## TEXTE À LIRE
============
La morale n'a-t-elle aucune valeur ?
Extrait du document
«
[Les principes de la morale
sont étrangers à la nature.
L'homme ne doit voir
en eux que des préjugés destinés à le brimer
et à affaiblir son instinct de vie.]
Le bien et mal sont des fictions
Pour Spinoza, il n'y a pas d'autre substance que Dieu: Dieu est le Tout et se
confond avec la Nature.
Or, il n'y a dans la Nature ni bien ni mal.
Les
tempêtes, les épidémies et les guerres sont déterminées à se produire par une
égale nécessité.
La réalité est donc parfaite, en ce sens qu'il n'existe rien, en
dehors de la Nature, à quoi on pourrait comparer ce qui est pour le louer ou le
condamner.
La morale est contraire à la nature
Dans le « Gorgias » de Platon, Calliclès affirme que la loi est un artifice
arbitraire.
Elle traduit une morale d'hommes faibles qui préfèrent la mort à la
vie ; elle est faite par la multitude des faibles, dans leur intérêt, contre les
forts ; elle ne prône l'égalité que pour abaisser les forts au même niveau que
les faibles.
Le droit véritable devrait se fonder sur la loi réelle et immuable de
la nature, qui est la loi des hommes libres et forts.
Telle est la vue du
sophiste Calliclès qui se plaît alors à imaginer un homme suffisamment doué
pour secouer, briser, rejeter toutes les chaînes de la loi positive et fouler au
pied les textes écrits.
Cet homme-là, dit-il, échapperait à toute sorte de
servitude.
Il serait un maître.
Le héros, qui agirait au nom du « droit de nature
» assimilable à sa force et qui briserait le joug de la loi, serait une espèce de
surhomme, un être exceptionnel, s'il en est.
Il réaliserait la domination du puissant sur le faible.
« Gorgias : Veux-tu savoir ce que sont le beau et le juste selon la nature ? Hé bien, je vais te le dire franchement !
Voici, si on veut vivre comme il faut, on doit laisser aller ses propres passions, si grandes soient-elles, et ne pas les
réprimer.
Au contraire, il faut être capable de mettre son courage et son intelligence au service de si grandes
passions et de les assouvir avec tout ce qu'elles peuvent désirer.
Seulement, tout le monde n'est pas capable,
j'imagine, de vivre comme cela.
============
Questions sur la géométrie des scènes:

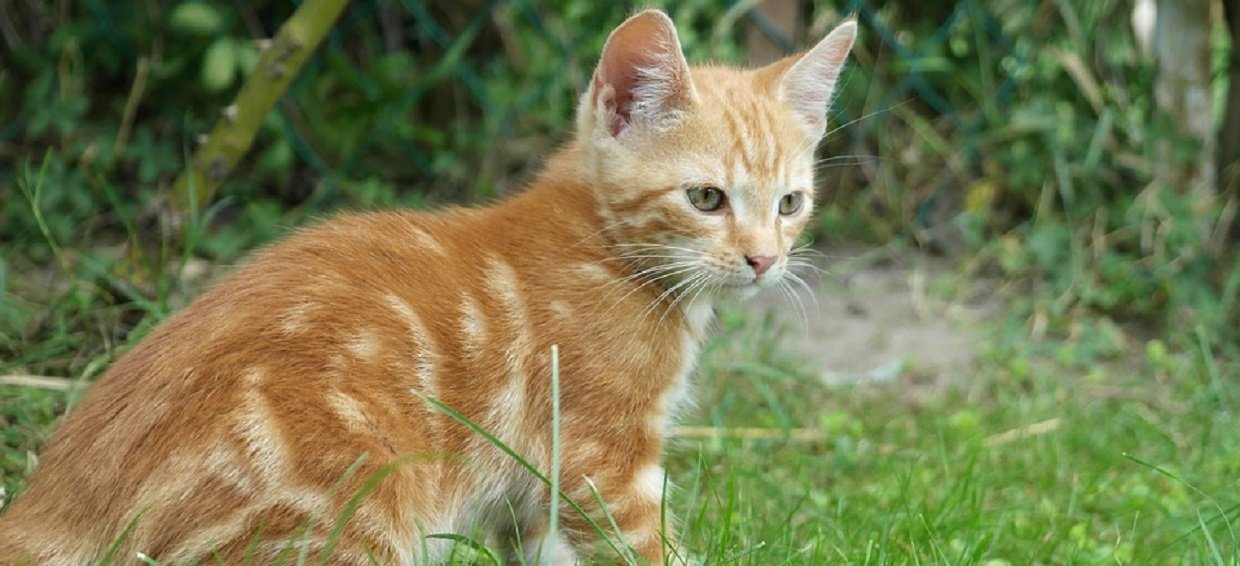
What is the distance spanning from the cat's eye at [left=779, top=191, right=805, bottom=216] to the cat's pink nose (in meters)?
0.17

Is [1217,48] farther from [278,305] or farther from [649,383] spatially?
[278,305]

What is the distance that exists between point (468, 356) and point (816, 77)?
0.96 metres

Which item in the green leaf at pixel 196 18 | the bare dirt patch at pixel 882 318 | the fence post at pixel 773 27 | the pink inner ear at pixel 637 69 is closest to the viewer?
the pink inner ear at pixel 637 69

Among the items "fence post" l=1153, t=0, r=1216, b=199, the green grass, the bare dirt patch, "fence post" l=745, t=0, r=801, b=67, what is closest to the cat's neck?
the green grass

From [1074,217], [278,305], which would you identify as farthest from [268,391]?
[1074,217]

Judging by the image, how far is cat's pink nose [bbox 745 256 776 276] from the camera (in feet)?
8.50

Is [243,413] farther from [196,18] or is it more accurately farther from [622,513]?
[196,18]

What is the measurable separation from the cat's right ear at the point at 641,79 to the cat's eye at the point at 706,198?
148mm

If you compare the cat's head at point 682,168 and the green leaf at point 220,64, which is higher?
the cat's head at point 682,168

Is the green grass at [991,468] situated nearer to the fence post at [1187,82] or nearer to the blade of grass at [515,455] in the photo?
the blade of grass at [515,455]

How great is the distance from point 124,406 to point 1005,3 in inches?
137

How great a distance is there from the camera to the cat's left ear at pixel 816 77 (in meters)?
2.82

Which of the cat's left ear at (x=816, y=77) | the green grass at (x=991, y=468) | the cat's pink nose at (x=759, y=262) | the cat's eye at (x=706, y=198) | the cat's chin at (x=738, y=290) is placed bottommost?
the green grass at (x=991, y=468)

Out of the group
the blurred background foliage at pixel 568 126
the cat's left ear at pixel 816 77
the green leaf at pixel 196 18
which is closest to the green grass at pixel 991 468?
the blurred background foliage at pixel 568 126
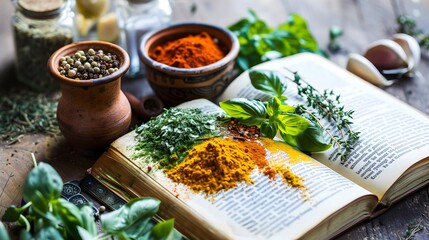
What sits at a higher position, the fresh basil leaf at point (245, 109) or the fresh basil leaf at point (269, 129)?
the fresh basil leaf at point (245, 109)

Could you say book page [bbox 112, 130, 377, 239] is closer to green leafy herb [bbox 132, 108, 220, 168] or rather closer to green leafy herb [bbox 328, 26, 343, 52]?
green leafy herb [bbox 132, 108, 220, 168]

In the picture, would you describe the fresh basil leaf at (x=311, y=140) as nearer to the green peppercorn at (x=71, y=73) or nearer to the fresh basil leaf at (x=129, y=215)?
the fresh basil leaf at (x=129, y=215)

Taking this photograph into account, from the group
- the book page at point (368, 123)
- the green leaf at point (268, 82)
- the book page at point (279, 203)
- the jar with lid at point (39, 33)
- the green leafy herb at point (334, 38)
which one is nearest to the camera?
the book page at point (279, 203)

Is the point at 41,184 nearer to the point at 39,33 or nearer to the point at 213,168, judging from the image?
the point at 213,168

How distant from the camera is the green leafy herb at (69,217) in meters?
0.91

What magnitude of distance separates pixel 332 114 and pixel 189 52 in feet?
1.21

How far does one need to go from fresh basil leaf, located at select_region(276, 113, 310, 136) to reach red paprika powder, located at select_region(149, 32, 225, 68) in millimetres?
272

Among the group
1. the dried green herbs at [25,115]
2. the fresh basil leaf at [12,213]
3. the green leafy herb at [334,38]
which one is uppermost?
the green leafy herb at [334,38]

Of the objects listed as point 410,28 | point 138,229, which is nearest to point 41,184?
point 138,229

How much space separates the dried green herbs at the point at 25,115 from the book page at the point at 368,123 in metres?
0.42

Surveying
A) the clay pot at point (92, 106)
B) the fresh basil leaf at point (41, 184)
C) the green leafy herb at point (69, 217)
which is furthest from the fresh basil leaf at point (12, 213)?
the clay pot at point (92, 106)

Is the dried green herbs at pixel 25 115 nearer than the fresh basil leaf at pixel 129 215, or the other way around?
the fresh basil leaf at pixel 129 215

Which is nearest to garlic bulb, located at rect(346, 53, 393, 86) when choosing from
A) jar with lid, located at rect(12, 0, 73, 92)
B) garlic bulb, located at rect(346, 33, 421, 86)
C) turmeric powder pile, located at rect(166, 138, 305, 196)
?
garlic bulb, located at rect(346, 33, 421, 86)

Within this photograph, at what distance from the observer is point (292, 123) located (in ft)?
3.86
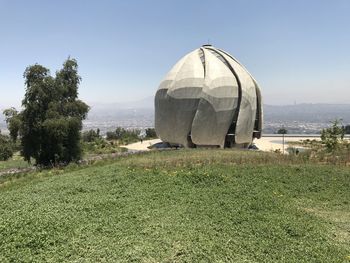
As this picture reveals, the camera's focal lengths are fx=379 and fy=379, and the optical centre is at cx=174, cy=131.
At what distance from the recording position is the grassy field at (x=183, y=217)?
7.52m

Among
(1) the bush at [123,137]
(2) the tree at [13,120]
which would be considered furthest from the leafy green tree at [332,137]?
(1) the bush at [123,137]

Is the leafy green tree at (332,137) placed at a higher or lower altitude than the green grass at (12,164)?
higher

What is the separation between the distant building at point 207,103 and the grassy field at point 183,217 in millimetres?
17801

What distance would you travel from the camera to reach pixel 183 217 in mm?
9695

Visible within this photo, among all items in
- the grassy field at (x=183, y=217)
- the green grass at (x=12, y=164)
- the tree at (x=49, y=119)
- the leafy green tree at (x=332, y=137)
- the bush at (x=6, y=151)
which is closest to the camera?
the grassy field at (x=183, y=217)

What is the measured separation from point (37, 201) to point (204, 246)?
5.85 metres

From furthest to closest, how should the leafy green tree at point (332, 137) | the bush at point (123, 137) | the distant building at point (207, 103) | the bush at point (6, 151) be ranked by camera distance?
1. the bush at point (123, 137)
2. the bush at point (6, 151)
3. the distant building at point (207, 103)
4. the leafy green tree at point (332, 137)

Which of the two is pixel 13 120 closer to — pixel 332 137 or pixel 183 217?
pixel 183 217

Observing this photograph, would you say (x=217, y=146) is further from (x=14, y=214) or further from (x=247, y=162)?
(x=14, y=214)

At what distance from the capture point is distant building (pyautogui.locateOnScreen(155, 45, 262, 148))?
110 ft

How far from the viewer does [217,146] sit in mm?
35156

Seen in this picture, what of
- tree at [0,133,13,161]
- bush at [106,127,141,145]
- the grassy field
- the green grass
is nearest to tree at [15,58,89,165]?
the green grass

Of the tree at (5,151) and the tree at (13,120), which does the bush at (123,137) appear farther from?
the tree at (13,120)

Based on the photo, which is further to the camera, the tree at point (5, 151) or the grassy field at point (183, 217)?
the tree at point (5, 151)
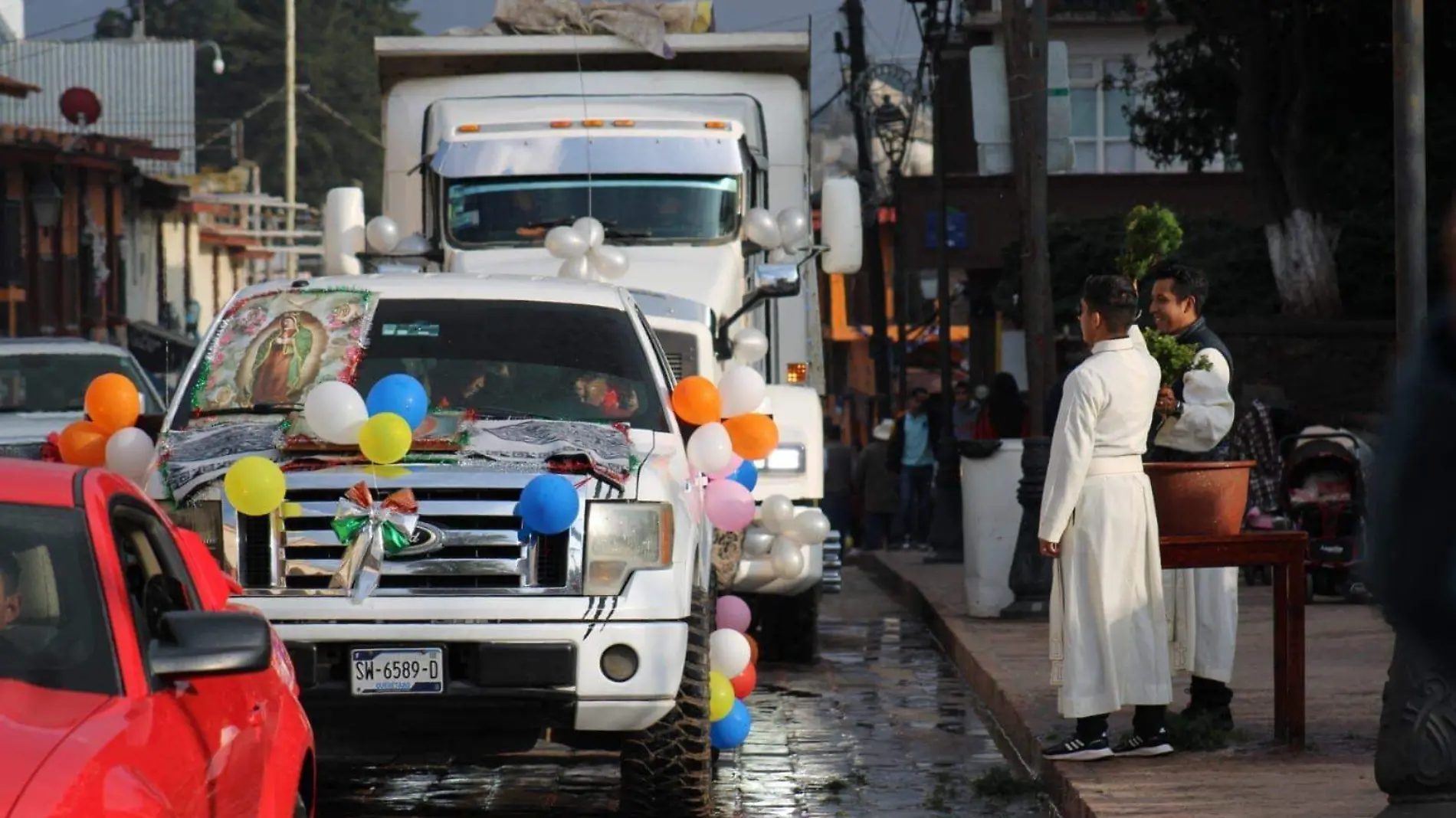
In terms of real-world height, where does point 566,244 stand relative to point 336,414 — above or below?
above

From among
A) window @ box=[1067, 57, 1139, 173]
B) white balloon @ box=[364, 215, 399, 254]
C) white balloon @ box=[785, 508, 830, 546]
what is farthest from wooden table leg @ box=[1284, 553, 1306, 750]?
window @ box=[1067, 57, 1139, 173]

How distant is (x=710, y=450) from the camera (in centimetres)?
930

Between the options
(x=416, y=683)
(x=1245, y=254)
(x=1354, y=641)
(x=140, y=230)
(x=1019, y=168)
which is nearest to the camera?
(x=416, y=683)

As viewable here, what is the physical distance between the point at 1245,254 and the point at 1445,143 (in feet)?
18.4

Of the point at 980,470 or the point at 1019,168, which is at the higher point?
Answer: the point at 1019,168

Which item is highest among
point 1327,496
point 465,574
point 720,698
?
point 465,574

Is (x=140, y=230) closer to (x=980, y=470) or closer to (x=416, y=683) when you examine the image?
(x=980, y=470)

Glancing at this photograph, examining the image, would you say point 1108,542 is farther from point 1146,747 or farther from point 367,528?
point 367,528

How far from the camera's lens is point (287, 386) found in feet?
30.9

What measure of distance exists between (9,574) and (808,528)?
7766 mm

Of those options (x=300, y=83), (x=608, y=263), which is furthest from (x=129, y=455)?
(x=300, y=83)

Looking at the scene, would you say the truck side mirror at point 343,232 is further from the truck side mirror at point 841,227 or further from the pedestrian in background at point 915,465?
the pedestrian in background at point 915,465

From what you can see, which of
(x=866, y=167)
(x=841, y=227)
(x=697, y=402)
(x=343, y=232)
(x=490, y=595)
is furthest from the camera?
(x=866, y=167)

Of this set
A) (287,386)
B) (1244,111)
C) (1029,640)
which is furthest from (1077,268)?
(287,386)
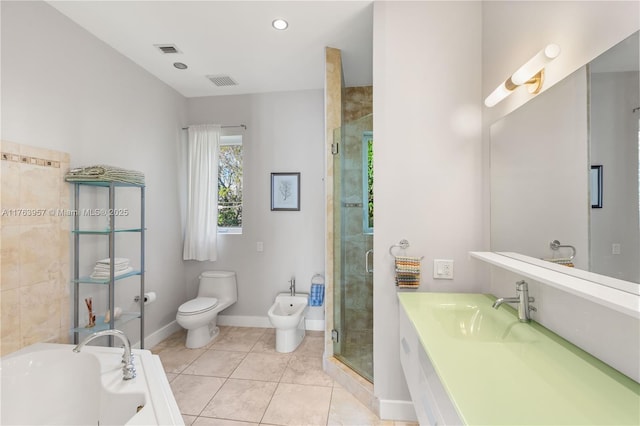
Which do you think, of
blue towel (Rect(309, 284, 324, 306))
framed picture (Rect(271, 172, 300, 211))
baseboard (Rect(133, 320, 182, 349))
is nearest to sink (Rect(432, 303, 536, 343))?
blue towel (Rect(309, 284, 324, 306))

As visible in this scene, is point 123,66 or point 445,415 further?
point 123,66

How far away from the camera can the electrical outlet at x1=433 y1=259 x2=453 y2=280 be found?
1661 mm

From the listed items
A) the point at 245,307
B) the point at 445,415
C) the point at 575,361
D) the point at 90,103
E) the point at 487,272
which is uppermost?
the point at 90,103

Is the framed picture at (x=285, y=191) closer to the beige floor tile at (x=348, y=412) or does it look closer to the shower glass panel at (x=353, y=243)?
the shower glass panel at (x=353, y=243)

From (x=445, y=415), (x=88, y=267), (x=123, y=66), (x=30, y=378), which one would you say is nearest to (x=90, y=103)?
(x=123, y=66)

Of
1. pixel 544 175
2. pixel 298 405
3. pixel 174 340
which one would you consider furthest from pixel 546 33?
pixel 174 340

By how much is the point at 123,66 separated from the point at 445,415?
3173mm

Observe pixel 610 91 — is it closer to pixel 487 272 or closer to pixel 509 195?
pixel 509 195

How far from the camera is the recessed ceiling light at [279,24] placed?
1.90 metres

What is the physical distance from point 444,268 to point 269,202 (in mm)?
2001

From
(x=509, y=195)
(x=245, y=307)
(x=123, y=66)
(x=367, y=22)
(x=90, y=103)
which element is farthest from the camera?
(x=245, y=307)

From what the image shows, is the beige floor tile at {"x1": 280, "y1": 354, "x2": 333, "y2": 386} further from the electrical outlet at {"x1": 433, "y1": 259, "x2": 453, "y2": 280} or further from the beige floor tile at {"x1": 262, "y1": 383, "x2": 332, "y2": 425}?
the electrical outlet at {"x1": 433, "y1": 259, "x2": 453, "y2": 280}

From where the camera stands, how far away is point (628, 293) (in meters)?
0.78

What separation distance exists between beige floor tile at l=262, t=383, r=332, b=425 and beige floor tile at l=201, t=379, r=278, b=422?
0.06 m
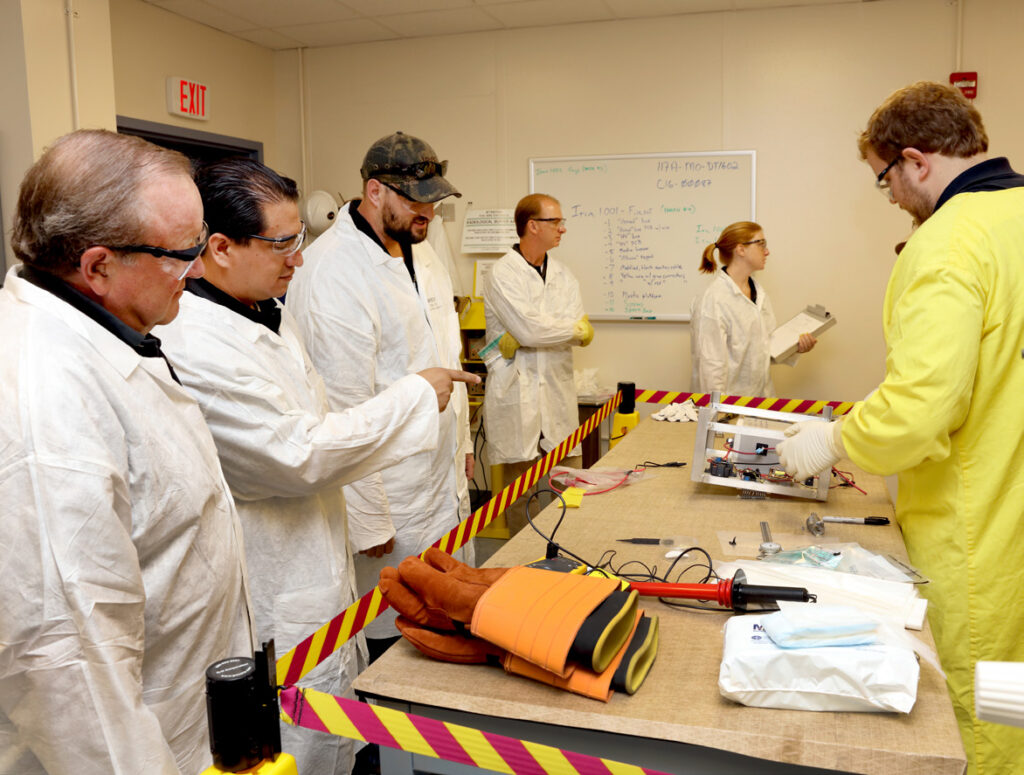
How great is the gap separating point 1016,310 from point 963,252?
155mm

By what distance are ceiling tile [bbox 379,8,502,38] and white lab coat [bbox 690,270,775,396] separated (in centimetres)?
211

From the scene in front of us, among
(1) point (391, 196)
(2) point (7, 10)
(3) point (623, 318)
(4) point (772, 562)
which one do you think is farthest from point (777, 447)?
(2) point (7, 10)

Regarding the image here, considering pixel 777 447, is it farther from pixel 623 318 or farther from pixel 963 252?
pixel 623 318

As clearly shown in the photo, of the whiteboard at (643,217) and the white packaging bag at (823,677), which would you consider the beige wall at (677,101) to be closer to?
the whiteboard at (643,217)

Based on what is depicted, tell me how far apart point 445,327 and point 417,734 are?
167 cm

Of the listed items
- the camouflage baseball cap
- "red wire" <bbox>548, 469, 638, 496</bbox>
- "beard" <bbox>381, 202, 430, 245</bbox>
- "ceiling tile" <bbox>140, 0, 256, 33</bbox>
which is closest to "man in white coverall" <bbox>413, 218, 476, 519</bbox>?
"beard" <bbox>381, 202, 430, 245</bbox>

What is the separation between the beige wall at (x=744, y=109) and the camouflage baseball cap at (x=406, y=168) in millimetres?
2712

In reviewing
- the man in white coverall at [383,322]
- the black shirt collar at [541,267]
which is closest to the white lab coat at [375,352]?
the man in white coverall at [383,322]

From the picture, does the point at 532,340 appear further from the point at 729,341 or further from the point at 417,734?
the point at 417,734

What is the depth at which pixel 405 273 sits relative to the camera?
2.54 metres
============
## PROBLÈME À RÉSOUDRE
Rédigez la suite du texte sur la morale, à partir de sa dernière phrase. Les items ci-dessus sont indépendants du texte sur la morale.

## RÉPONSE ATTENDUE
C'est pourquoi la masse des gens blâme les hommes qui vivent ainsi, gênée qu'elle
est de devoir dissimuler sa propre incapacité à le faire.
La masse déclare donc bien haut que le dérèglement est une
vilaine chose.
C'est ainsi qu'elle réduit à l'état d'esclaves les hommes dotés d'une plus forte nature que celle des
hommes de la masse ; et ces derniers, qui sont eux-mêmes incapables de se procurer les plaisirs qui les
combleraient, font la louange de la tempérance et de la justice à cause du manque de courage de leur âme.
Socrate : Mais, tout de même la vie dont tu parles, c'est une vie terrible ![...] En effet, regarde bien si ce que tu
veux dire, quand tu parles de ces genres de vie, une vie d'ordre et une vie de dérèglement, ne ressemble pas à la
situation suivante.
Suppose qu'il y ait deux hommes qui possèdent, chacun, un grand nombre de tonneaux.
Les
tonneaux de l'un sont sains, remplis de vin, de miel, de lait, et cet homme a encore bien d'autres tonneaux, remplis
de toutes sortes de choses.
Chaque tonneau est donc plein de ces denrées liquides qui sont rares, difficiles à
recueillir et qu'on obtient qu'au terme de maints travaux pénibles.
Mais, au moins, une fois que cet homme a rempli
ses tonneaux, il n'a plus à y reverser quoi que ce soit ni à s'occuper d'eux ; au contraire, quand il pense à ses
tonneaux, il est tranquille.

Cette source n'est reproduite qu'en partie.